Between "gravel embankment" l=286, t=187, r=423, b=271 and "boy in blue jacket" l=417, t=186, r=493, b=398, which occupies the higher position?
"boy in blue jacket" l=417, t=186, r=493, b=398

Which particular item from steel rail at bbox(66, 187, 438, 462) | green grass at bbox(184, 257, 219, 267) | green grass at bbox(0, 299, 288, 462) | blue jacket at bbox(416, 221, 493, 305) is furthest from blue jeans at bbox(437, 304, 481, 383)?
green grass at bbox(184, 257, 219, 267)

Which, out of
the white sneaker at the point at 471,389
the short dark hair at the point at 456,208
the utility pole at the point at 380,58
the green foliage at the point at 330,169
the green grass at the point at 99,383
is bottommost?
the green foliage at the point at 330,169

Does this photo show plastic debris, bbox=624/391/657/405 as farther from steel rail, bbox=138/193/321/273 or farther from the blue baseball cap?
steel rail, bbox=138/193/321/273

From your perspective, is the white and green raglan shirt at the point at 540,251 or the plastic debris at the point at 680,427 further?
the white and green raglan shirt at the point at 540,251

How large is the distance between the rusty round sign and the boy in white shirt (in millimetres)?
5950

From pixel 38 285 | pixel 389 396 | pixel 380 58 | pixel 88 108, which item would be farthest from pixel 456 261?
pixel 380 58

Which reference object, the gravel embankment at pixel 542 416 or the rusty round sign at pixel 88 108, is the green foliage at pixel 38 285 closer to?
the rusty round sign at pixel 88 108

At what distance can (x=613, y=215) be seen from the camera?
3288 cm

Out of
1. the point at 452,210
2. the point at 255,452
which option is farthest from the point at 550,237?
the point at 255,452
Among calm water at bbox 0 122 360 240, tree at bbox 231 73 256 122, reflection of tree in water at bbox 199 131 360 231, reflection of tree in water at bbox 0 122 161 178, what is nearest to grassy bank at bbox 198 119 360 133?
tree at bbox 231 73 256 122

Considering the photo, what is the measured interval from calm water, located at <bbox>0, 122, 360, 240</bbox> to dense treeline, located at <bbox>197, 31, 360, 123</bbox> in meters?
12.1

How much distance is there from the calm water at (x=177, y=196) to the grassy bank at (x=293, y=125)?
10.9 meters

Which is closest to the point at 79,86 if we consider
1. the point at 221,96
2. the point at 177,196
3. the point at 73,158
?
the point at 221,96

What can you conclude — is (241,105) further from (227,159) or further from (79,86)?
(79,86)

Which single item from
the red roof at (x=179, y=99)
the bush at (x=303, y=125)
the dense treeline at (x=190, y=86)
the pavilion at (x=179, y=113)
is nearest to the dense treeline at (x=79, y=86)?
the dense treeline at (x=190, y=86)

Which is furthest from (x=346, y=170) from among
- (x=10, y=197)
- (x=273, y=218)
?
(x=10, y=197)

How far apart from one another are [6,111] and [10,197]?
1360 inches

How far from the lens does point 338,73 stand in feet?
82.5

━━━━━━━━━━━━━━━━━━━━━━━━━━━━━━

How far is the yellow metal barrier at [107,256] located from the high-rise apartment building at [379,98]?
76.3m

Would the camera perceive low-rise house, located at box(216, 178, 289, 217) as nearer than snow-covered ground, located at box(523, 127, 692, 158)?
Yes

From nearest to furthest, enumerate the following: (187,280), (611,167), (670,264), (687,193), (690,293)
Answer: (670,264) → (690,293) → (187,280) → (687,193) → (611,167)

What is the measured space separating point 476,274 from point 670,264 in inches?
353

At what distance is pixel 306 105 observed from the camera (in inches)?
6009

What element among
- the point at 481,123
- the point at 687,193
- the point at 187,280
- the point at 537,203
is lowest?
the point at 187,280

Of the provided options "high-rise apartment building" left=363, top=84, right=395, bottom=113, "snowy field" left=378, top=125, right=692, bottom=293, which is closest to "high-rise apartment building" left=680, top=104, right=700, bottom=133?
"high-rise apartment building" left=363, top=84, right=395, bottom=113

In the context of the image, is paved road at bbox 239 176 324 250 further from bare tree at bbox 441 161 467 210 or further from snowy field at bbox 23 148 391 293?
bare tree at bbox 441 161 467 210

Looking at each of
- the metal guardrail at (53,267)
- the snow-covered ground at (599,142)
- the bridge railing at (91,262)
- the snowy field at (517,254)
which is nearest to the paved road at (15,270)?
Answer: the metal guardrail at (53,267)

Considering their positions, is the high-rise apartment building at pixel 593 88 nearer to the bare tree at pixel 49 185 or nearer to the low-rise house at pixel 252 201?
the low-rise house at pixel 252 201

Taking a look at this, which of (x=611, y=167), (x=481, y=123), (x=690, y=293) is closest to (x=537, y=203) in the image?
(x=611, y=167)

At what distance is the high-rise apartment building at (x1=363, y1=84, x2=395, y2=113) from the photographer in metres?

━━━━━━━━━━━━━━━━━━━━━━━━━━━━━━

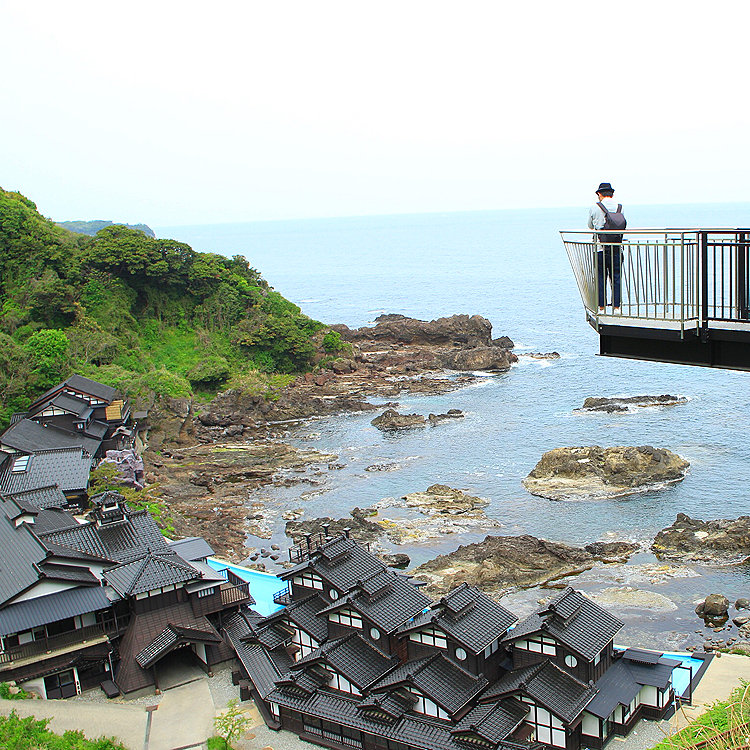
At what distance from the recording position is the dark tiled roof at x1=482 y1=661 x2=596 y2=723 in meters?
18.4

━━━━━━━━━━━━━━━━━━━━━━━━━━━━━━

§ EXERCISE INSTRUCTIONS:
How many lines in the rows above contain the string "plastic"? Case counts, and the reply should be the number alone.

§ COMPLETED EXERCISE:
2